- PROVIDED RECORDS -
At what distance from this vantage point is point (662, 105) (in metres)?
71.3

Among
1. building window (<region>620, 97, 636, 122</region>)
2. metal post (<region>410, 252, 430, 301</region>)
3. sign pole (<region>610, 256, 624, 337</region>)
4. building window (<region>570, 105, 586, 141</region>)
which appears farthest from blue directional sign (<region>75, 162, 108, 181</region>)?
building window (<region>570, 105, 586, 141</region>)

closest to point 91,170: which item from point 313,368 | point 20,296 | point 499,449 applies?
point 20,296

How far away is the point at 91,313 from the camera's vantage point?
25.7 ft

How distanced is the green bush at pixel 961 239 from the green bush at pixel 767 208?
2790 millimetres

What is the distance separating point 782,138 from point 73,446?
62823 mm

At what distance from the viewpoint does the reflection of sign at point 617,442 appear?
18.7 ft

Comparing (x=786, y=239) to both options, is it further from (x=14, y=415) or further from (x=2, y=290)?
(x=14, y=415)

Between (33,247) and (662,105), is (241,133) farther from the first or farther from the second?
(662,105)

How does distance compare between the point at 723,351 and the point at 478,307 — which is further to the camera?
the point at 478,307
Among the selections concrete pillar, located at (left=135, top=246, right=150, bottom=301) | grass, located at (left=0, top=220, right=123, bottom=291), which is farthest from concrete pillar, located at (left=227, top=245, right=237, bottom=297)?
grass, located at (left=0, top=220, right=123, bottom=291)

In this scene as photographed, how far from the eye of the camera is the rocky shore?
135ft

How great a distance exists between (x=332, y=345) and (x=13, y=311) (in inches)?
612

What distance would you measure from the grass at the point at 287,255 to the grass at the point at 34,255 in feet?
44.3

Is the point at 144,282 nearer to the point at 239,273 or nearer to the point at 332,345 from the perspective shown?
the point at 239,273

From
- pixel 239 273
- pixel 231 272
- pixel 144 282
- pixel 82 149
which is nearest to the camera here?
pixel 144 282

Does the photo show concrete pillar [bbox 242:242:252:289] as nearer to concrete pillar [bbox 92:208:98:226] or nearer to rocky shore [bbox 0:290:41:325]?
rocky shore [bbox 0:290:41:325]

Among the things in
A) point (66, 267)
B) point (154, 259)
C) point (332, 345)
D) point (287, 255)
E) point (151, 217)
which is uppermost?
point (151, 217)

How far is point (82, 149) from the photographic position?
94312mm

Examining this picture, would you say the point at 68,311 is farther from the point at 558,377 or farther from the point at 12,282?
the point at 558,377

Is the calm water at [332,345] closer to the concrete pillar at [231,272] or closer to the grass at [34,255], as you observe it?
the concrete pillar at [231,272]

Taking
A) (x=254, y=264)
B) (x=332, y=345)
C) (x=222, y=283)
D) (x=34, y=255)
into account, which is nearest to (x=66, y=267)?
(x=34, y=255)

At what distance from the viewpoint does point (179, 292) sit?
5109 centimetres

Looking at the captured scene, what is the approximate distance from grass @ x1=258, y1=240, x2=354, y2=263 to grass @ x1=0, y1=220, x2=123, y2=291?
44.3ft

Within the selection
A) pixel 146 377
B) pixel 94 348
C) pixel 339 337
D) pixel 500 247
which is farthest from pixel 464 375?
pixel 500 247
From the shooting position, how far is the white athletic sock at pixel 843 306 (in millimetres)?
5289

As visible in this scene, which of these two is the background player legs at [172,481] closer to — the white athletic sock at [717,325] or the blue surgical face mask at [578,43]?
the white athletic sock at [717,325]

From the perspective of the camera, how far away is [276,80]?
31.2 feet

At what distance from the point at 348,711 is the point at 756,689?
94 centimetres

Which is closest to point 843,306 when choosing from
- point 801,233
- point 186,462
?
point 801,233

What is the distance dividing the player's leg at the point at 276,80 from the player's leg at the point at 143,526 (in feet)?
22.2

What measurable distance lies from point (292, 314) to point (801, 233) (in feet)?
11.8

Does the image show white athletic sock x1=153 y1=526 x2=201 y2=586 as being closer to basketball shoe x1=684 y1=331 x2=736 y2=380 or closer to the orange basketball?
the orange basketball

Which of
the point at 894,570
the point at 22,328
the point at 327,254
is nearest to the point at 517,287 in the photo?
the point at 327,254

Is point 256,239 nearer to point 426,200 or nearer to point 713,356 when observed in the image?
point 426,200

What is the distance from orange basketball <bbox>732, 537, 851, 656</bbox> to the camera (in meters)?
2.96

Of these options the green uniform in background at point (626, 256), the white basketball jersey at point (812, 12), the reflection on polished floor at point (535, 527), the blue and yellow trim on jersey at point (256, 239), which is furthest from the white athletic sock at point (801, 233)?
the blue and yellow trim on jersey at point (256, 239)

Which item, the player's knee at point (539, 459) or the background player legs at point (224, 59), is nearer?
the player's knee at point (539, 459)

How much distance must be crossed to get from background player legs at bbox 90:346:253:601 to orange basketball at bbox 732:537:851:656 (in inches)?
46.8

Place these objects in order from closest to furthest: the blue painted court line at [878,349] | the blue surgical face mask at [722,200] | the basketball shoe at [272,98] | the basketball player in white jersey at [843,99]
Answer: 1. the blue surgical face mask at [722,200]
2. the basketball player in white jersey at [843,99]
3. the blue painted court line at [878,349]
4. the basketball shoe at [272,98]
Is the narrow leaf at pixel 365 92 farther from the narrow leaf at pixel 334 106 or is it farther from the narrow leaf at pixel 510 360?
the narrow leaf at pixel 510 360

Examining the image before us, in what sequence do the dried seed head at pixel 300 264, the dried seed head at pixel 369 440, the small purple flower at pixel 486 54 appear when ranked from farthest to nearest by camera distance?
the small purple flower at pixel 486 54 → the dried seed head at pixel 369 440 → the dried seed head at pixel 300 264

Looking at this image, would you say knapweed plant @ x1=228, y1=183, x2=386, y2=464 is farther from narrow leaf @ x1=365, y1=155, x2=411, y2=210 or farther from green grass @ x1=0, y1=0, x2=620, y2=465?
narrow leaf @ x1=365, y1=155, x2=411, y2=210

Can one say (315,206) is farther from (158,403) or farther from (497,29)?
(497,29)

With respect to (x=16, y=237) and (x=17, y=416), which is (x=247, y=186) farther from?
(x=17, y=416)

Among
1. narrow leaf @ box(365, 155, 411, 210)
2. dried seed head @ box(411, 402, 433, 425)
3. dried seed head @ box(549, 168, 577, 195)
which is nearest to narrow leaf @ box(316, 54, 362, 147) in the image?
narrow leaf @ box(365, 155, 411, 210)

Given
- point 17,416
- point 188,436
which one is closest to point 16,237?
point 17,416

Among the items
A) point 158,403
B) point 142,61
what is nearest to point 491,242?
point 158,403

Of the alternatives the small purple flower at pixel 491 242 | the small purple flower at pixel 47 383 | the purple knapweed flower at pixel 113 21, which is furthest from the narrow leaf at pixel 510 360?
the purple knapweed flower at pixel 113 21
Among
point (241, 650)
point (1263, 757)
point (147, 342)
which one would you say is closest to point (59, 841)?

- TASK OBJECTIVE -
Select each line of the data above that contains the string "dried", and reproduce those lines in full.

- RESULT FOR THIS TASK -
Examining the image before us, in what sequence do the dried seed head at pixel 300 264, the dried seed head at pixel 369 440, the small purple flower at pixel 486 54 appear when ranked from farthest to nearest by camera distance?
the small purple flower at pixel 486 54 → the dried seed head at pixel 369 440 → the dried seed head at pixel 300 264
2. dried seed head @ box(411, 402, 433, 425)
3. dried seed head @ box(549, 168, 577, 195)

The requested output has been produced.